> [Recorded information]:

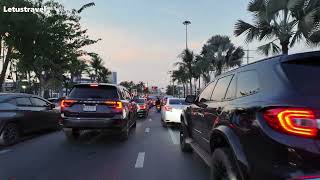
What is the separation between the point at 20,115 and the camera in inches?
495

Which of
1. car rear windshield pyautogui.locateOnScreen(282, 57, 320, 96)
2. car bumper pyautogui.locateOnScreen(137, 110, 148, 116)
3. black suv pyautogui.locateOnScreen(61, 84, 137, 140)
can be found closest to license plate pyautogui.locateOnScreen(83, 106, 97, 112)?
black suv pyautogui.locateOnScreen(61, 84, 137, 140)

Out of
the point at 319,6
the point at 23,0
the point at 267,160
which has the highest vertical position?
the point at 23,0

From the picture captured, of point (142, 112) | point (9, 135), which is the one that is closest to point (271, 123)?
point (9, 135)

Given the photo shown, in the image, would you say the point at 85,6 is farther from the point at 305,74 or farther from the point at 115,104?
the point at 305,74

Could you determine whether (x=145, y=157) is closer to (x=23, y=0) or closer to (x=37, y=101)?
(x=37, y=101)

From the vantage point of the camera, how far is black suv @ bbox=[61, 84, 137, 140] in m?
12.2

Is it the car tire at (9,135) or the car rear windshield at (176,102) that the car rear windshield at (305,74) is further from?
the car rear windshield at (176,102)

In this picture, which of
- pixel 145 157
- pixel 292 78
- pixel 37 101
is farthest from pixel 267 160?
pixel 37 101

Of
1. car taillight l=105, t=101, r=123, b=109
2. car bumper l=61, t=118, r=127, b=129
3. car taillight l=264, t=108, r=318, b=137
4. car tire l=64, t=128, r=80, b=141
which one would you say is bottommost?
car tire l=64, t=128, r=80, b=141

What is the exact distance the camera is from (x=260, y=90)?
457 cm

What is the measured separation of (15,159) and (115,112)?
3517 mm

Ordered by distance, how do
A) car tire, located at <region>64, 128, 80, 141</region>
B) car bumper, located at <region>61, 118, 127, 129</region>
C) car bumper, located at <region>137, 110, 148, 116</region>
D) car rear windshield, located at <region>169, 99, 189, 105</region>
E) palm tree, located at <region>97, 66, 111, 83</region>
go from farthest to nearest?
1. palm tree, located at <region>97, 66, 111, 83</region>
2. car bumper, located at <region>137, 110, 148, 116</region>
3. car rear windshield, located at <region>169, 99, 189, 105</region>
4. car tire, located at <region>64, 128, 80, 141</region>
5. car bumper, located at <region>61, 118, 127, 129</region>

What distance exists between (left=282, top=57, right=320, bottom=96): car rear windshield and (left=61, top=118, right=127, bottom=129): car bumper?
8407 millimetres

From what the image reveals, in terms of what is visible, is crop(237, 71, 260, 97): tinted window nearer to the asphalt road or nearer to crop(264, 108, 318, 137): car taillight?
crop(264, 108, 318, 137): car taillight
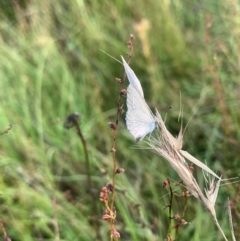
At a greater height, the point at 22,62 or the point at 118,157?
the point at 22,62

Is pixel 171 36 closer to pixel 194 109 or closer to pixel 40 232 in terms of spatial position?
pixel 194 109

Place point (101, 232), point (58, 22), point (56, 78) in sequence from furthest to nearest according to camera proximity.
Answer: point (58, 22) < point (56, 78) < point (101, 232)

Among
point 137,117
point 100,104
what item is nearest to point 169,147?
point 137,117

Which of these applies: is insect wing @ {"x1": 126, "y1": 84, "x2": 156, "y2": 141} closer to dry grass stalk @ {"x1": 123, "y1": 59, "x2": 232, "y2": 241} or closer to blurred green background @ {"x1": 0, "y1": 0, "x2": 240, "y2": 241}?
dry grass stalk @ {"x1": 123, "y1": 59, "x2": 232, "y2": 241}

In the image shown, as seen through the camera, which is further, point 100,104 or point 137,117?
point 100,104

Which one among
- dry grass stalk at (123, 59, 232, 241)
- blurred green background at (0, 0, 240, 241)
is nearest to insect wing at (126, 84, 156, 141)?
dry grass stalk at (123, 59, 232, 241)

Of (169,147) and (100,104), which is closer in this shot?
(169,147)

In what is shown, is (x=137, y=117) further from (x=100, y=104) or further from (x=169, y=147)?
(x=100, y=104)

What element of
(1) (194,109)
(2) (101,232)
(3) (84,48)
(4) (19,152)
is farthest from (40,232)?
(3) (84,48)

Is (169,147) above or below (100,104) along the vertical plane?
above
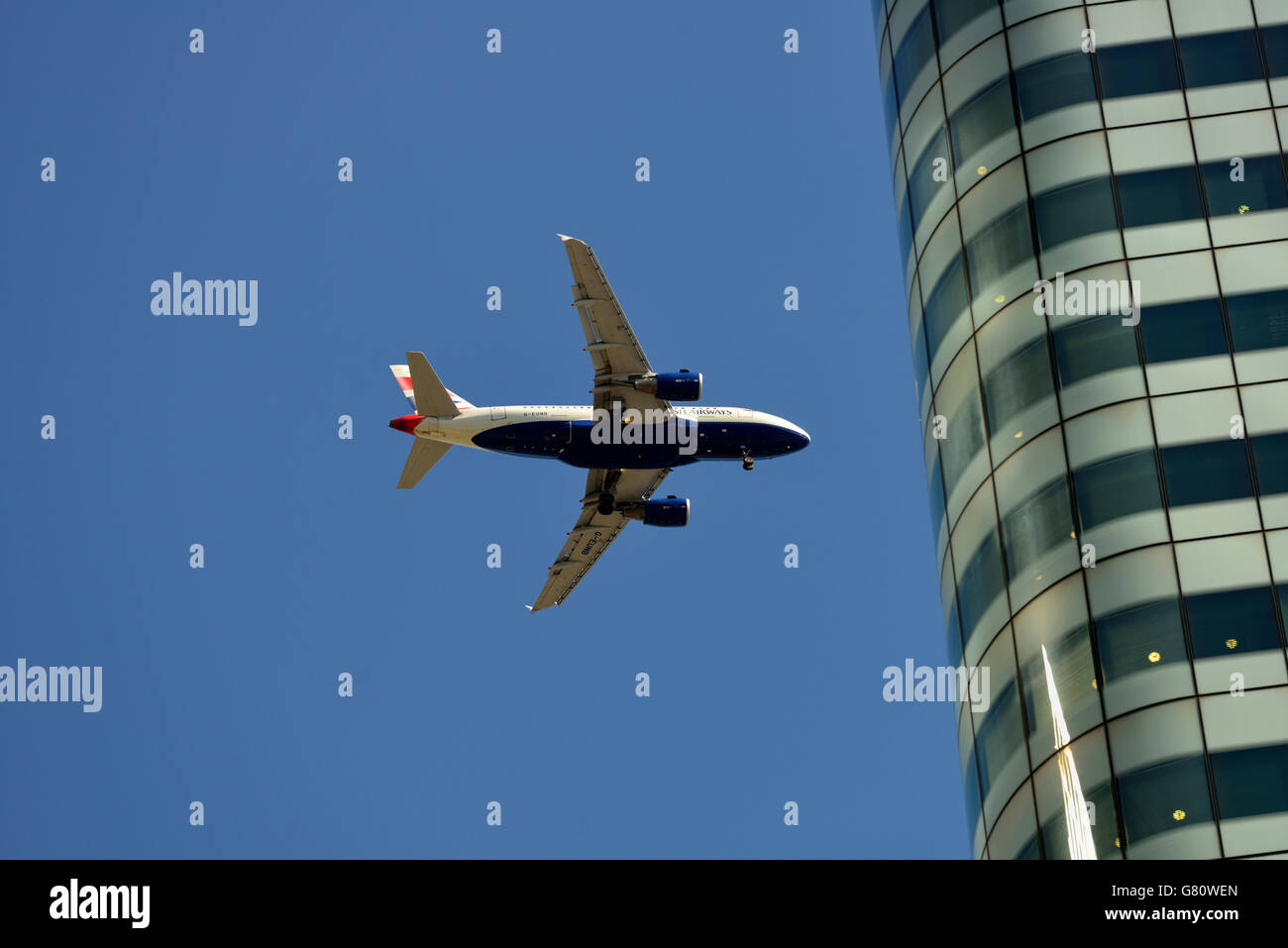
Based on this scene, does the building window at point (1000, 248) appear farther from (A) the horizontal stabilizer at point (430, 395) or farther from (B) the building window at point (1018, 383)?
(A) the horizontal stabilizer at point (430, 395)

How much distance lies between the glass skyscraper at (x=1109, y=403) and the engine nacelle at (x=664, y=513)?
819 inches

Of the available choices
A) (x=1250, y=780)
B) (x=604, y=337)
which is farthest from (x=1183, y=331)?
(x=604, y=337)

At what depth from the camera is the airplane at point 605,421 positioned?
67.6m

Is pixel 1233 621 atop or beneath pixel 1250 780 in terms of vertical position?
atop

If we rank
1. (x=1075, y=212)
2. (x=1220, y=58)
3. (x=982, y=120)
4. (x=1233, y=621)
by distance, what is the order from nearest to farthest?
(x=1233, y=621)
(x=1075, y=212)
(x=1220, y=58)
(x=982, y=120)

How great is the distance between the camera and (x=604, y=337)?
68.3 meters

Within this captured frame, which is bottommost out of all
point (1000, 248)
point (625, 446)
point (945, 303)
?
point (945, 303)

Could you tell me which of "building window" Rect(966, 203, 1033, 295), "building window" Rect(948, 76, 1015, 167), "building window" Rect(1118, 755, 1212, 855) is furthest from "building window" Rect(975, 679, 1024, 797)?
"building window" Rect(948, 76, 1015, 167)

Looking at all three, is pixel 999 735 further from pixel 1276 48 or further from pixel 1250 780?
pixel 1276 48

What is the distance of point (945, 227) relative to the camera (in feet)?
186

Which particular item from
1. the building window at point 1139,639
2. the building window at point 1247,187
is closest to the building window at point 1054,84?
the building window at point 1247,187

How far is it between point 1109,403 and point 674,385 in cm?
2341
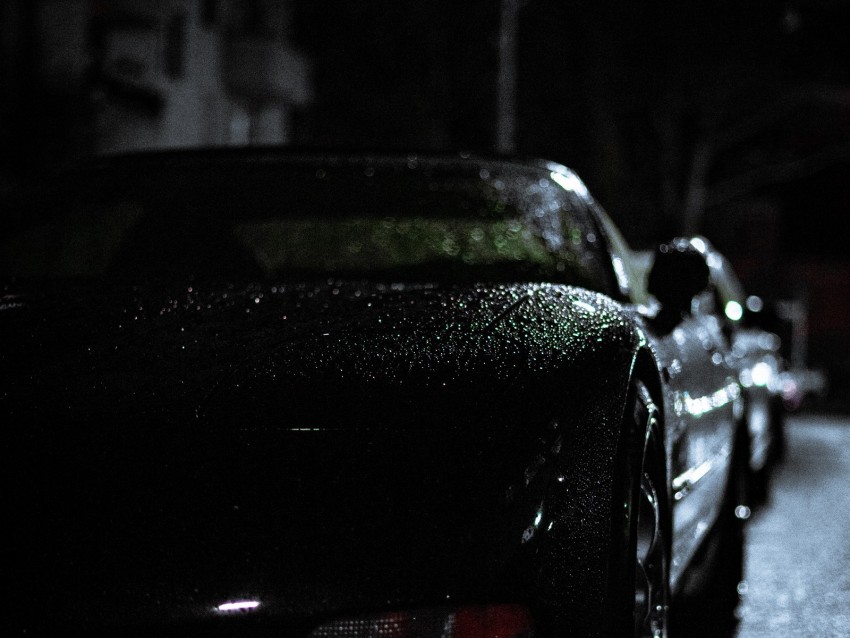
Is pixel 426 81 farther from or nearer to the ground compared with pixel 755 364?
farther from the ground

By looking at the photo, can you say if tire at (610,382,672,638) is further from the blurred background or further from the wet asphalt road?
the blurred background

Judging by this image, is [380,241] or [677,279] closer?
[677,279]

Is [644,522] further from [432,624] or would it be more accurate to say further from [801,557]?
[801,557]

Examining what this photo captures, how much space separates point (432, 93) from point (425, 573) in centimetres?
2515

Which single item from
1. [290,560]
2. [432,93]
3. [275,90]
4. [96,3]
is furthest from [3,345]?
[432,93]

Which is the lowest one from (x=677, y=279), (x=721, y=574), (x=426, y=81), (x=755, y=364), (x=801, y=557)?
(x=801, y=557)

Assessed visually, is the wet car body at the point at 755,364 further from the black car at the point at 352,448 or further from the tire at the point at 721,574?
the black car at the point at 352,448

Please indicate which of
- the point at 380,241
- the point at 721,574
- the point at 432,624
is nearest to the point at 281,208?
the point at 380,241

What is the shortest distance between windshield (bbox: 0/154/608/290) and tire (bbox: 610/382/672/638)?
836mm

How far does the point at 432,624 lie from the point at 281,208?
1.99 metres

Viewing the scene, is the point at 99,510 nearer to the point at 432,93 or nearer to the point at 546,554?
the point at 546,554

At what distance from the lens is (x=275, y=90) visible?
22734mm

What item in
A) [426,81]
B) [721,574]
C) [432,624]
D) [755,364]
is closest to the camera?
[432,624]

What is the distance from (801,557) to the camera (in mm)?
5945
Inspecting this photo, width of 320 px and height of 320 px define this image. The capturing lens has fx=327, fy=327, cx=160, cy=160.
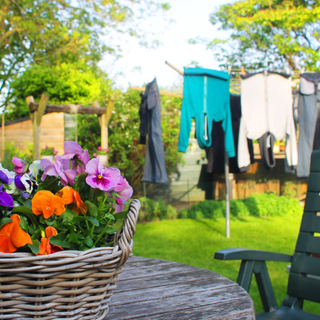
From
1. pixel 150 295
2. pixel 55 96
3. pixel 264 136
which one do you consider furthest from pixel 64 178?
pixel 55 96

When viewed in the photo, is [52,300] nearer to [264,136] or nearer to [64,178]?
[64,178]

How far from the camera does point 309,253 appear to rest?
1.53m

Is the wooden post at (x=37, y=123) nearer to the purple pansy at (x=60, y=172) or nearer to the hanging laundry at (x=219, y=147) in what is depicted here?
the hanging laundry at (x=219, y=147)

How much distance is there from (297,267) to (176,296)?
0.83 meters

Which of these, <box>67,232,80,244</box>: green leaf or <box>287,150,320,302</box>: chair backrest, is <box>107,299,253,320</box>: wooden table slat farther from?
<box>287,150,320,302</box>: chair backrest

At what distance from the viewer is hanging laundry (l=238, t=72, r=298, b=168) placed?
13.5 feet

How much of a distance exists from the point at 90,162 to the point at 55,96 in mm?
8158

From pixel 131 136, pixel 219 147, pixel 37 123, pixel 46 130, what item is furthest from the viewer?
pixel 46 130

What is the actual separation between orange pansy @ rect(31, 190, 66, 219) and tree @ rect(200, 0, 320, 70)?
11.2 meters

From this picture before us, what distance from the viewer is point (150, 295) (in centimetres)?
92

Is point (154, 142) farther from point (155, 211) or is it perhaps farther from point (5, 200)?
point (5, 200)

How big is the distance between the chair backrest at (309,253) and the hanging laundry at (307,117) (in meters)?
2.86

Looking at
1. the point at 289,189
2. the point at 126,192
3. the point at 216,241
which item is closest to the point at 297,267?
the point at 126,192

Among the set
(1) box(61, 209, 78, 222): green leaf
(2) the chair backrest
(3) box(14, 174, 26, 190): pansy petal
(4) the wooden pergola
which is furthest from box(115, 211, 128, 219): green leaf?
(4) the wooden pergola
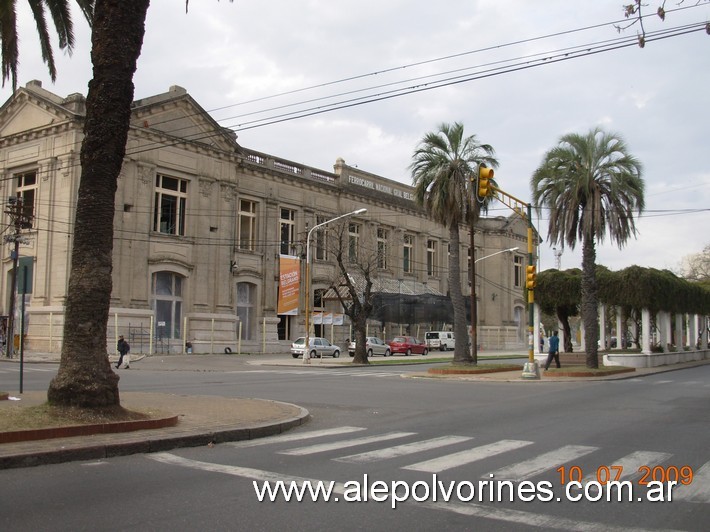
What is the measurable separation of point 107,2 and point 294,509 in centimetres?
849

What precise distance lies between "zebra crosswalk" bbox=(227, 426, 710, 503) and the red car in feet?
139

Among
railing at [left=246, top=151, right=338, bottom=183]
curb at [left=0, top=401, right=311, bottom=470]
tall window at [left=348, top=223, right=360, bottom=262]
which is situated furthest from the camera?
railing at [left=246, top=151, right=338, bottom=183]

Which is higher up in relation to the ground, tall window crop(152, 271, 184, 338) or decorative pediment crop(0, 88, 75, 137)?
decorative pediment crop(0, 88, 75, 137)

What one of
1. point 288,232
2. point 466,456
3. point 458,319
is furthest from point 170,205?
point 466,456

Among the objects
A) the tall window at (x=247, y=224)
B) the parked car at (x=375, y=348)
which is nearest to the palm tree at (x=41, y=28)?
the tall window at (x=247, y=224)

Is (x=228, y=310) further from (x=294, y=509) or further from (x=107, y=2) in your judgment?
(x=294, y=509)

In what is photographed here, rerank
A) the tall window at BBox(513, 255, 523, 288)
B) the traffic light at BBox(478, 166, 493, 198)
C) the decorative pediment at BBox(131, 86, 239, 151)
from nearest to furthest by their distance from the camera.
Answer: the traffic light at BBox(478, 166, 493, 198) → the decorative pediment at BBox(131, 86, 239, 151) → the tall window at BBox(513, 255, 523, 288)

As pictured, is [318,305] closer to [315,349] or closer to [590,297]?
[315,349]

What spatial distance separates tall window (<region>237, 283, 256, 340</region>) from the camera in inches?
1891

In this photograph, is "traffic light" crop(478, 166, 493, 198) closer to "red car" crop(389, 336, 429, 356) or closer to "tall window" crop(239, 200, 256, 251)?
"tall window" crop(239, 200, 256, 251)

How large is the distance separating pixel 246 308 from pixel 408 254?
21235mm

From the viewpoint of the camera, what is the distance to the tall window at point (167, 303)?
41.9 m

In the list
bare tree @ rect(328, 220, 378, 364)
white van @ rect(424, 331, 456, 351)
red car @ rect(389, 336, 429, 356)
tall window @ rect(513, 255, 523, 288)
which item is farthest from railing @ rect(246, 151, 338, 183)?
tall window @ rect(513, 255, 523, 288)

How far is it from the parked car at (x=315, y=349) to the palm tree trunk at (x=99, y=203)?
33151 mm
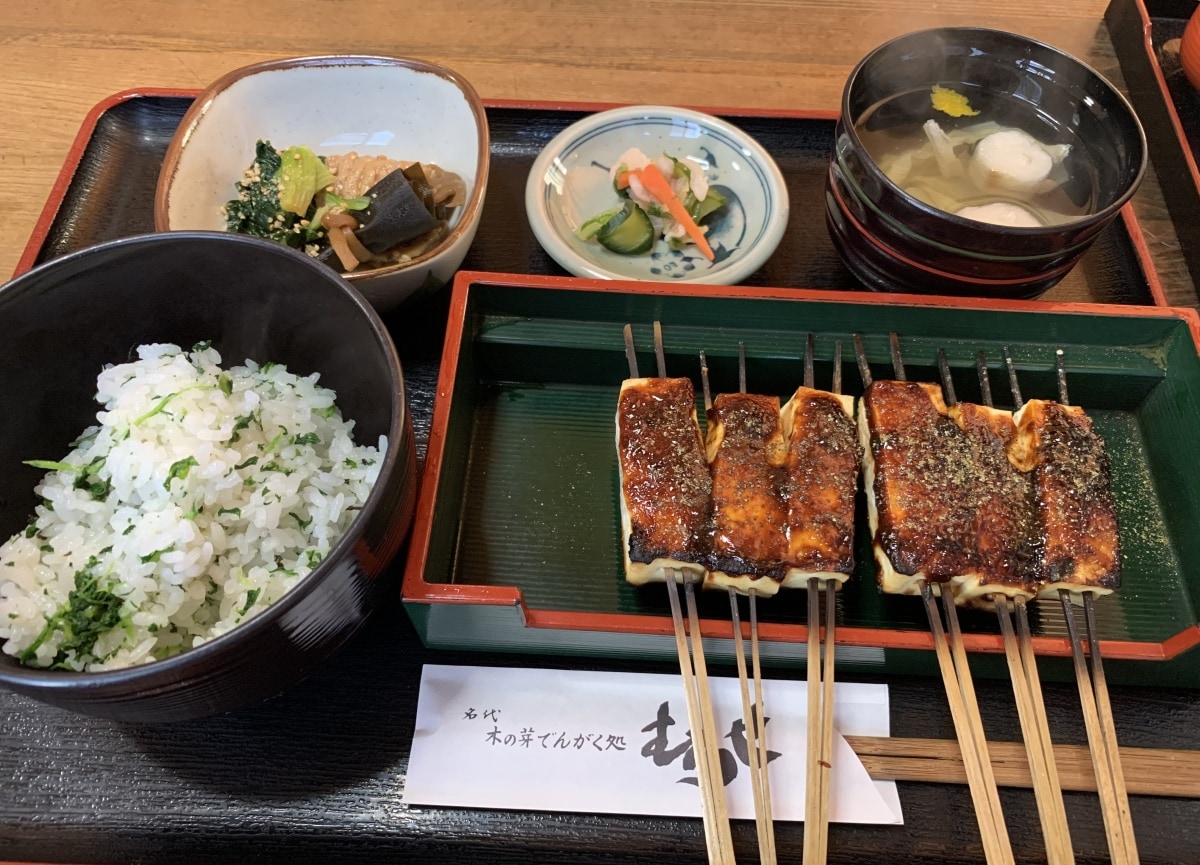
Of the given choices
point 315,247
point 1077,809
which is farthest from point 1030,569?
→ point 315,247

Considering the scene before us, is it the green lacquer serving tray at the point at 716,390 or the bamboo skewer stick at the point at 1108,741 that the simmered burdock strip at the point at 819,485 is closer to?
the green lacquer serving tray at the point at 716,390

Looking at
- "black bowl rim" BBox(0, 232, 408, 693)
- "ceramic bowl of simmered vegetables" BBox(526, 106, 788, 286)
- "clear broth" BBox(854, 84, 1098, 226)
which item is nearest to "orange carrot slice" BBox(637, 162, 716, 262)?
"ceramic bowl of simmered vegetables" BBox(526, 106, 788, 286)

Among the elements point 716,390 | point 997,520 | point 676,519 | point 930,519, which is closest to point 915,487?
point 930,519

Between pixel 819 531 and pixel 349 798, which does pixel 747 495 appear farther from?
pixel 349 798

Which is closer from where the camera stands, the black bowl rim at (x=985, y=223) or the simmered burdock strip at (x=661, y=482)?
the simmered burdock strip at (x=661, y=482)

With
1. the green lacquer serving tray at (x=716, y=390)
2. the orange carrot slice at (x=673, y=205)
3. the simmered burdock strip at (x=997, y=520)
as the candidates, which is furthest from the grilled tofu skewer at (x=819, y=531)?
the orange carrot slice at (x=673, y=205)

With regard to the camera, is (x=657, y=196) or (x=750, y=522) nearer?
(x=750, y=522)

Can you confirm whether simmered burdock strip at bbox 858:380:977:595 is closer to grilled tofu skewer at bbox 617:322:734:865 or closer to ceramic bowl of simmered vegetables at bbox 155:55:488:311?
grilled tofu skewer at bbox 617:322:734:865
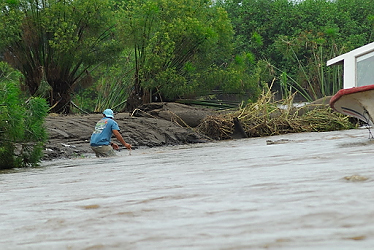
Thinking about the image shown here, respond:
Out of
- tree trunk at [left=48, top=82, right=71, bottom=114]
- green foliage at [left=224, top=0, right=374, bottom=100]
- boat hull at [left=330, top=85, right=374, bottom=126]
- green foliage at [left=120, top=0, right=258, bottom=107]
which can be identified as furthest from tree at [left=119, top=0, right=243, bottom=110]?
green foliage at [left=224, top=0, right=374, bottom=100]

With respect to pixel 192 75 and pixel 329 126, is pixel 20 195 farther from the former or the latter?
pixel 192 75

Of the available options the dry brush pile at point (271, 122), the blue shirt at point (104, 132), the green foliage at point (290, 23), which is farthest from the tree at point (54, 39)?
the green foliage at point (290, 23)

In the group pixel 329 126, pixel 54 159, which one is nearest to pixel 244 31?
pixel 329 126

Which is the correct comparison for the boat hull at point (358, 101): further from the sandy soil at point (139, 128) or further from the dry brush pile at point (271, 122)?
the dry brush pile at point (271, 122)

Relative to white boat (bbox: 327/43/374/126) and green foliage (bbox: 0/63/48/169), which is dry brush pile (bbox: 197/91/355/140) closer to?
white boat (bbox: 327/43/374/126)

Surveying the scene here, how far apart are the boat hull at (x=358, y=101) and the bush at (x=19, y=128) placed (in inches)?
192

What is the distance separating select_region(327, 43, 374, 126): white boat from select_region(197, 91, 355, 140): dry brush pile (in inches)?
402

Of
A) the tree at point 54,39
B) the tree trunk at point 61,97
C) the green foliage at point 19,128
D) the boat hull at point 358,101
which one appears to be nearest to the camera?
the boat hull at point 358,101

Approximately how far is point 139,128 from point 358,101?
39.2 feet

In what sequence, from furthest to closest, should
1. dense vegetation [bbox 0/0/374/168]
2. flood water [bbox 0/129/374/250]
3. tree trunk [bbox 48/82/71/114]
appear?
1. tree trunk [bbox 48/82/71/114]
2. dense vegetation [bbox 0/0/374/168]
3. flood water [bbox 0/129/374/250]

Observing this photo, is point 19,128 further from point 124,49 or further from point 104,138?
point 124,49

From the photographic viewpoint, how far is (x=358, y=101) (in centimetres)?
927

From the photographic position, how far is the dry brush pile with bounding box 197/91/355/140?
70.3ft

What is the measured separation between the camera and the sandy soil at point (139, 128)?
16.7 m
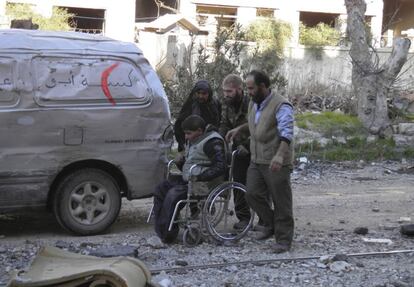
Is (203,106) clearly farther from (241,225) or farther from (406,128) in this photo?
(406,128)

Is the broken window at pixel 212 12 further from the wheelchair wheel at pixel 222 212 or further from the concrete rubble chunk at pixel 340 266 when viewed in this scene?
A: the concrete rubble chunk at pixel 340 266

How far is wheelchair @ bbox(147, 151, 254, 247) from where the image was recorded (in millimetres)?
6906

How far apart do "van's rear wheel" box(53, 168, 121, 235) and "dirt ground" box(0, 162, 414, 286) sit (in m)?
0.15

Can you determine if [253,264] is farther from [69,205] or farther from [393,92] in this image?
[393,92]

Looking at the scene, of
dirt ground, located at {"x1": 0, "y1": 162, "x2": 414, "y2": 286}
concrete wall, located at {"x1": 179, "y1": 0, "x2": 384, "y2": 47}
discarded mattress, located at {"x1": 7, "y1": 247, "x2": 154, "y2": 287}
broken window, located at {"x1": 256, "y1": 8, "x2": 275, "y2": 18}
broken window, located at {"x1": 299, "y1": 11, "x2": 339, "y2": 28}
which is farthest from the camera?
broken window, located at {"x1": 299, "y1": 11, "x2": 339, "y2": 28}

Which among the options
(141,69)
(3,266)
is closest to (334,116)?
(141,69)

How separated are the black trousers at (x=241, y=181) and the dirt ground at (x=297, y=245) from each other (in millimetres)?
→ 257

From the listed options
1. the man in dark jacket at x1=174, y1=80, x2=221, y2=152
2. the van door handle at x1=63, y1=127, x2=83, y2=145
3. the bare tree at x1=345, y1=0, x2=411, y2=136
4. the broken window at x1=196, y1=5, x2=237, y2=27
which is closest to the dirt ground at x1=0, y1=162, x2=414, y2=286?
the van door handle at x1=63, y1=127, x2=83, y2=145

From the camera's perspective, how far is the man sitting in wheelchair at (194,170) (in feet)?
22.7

> [What the task requires]: Give back, unchanged, every line from the one with "How separated are" to the end of the entries above.

> [Full response]:
How separated are the black trousers at (x=241, y=181) and the dirt ground at (x=297, y=245) from each other (in millimetres)?
→ 257

From the listed options
1. the man in dark jacket at x1=174, y1=80, x2=221, y2=152
2. the van door handle at x1=63, y1=127, x2=83, y2=145
3. the bare tree at x1=345, y1=0, x2=411, y2=136
4. the broken window at x1=196, y1=5, x2=237, y2=27
which is closest to the dirt ground at x1=0, y1=162, x2=414, y2=286?
the van door handle at x1=63, y1=127, x2=83, y2=145

From the camera's perspective, how far is the man sitting in wheelchair at (194,170) (in feet)?
22.7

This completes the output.